Libyen-Friedensgipfel einigt sich auf Verpflichtung zum Waffenembargo der Vereinten Nationen

Der Gipfel zum Konflikt in Libyen endete mit einer Vereinbarung, das Waffenembargo der Vereinten Nationen strenger durchzusetzen. Gastgeberin Angela Merkel sagte, ein “neuer Geist” sei geschaffen worden, um eine dauerhafte Lösung für den Konflikt zu finden.

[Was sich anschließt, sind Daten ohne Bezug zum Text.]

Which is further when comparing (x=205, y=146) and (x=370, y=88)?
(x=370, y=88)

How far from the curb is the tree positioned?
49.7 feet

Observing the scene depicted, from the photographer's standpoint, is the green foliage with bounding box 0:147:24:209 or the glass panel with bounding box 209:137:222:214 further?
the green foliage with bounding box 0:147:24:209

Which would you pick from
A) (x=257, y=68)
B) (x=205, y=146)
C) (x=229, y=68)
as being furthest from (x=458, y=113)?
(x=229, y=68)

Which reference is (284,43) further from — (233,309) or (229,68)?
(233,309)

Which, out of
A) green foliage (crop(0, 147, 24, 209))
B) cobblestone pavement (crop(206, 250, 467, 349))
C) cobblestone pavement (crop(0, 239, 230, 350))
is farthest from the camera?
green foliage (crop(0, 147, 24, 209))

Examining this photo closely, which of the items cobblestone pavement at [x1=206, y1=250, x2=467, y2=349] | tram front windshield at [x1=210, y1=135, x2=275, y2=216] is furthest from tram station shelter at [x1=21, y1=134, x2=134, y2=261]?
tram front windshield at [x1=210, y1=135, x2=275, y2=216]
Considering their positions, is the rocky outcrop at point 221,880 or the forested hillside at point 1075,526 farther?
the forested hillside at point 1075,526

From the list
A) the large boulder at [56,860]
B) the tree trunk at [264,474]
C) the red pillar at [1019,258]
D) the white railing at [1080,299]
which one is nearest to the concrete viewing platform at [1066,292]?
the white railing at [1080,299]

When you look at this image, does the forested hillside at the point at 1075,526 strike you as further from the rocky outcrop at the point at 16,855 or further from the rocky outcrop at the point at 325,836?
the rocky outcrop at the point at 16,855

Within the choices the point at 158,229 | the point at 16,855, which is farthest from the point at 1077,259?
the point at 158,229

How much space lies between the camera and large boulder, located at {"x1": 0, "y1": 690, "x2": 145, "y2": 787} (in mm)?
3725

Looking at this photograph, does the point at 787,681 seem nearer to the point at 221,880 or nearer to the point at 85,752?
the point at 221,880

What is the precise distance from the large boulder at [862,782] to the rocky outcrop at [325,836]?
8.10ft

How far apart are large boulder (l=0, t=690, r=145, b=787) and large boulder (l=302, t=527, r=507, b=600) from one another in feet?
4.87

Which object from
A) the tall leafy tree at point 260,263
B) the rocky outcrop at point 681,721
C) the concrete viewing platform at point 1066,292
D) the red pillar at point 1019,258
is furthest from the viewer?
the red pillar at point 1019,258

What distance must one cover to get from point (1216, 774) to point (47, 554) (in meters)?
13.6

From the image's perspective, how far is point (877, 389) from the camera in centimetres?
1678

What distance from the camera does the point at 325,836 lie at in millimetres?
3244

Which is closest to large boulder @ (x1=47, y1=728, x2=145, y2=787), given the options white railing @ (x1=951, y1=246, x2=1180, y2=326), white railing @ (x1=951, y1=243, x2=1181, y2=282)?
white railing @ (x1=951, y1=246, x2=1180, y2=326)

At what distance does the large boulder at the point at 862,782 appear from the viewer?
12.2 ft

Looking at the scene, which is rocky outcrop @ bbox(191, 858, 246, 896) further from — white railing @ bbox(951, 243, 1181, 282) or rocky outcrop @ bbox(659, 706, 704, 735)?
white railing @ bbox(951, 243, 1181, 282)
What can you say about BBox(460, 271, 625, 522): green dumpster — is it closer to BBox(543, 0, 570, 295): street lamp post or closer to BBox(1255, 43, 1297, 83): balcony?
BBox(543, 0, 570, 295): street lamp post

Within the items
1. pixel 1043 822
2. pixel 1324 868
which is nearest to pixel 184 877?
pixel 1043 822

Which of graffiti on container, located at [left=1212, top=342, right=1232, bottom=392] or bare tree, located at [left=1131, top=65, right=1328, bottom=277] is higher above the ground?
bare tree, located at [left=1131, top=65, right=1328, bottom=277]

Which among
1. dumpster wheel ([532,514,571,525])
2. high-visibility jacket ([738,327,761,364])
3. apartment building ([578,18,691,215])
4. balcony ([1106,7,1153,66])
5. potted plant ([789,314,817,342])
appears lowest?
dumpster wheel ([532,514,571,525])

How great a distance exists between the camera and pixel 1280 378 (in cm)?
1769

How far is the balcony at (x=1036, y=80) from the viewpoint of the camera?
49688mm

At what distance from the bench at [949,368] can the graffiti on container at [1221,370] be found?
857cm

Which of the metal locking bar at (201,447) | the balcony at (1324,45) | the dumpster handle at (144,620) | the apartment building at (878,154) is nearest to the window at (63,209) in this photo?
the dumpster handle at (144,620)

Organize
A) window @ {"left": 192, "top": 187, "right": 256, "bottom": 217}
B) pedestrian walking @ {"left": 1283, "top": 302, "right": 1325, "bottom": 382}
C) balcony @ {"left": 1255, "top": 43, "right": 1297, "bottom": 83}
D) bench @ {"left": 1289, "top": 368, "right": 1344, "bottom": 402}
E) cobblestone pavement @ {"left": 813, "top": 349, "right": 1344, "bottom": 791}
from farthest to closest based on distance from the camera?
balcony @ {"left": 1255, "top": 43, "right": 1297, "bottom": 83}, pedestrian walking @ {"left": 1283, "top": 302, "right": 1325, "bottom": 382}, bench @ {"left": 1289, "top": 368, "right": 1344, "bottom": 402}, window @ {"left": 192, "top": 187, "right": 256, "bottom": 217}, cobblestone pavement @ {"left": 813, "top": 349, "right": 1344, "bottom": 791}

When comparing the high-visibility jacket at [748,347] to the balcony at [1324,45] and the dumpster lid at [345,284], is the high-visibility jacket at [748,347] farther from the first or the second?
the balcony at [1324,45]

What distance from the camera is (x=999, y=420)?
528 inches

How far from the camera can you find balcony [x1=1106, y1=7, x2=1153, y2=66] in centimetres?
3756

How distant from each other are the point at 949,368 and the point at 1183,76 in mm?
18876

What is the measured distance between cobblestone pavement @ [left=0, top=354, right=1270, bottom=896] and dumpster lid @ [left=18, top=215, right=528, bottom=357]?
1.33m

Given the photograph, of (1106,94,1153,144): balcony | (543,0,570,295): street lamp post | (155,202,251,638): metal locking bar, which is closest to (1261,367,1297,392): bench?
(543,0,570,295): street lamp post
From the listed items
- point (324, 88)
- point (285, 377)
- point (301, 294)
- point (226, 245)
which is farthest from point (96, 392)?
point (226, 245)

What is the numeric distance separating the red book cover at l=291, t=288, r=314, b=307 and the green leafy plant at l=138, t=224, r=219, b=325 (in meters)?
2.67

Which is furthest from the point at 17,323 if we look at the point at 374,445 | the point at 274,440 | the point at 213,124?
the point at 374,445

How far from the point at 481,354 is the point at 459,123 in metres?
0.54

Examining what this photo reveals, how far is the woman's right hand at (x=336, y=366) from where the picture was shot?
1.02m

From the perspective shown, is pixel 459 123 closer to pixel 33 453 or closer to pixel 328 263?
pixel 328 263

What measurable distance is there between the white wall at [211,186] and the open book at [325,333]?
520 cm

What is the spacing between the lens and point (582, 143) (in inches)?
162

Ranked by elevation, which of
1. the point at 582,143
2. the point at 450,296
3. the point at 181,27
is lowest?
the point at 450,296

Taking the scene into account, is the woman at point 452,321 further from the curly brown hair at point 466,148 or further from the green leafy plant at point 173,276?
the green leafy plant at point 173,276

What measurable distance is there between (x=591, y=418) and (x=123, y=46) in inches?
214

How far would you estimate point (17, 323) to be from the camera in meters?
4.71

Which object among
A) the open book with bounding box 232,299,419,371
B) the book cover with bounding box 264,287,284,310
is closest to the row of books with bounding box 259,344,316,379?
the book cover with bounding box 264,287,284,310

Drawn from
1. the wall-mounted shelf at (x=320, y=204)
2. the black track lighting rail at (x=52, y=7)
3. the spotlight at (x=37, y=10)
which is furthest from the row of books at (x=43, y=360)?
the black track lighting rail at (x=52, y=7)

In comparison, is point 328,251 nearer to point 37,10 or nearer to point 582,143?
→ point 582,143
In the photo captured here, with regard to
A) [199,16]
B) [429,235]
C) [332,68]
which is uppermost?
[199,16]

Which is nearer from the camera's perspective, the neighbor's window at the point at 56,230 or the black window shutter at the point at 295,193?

Die Staats- und Regierungschefs der Welt, die am libyschen Friedensgipfel in Berlin teilnahmen, einigten sich am Sonntag darauf, ein Waffenembargo der Vereinten Nationen aufrechtzuerhalten und die militärische Unterstützung der kriegführenden Fraktionen des nordafrikanischen Landes zu beenden. Das Abkommen, das von 16 Staaten und Organisationen unterzeichnet wurde, enthält auch Pläne für internationale Bemühungen zur Überwachung der Umsetzung der Beschränkungen, nachdem die Bemühungen zur Umsetzung des Embargos fast ein Jahrzehnt lang gescheitert waren, in dem von Konflikten betroffenen Land jedoch ohne großen Erfolg. Bundeskanzlerin Angela Merkel billigte die Erklärung mit den Worten: “Wir haben uns auf einen umfassenden Plan geeinigt. Ich kann sagen, dass alle Beteiligten wirklich konstruktiv zusammengearbeitet haben.”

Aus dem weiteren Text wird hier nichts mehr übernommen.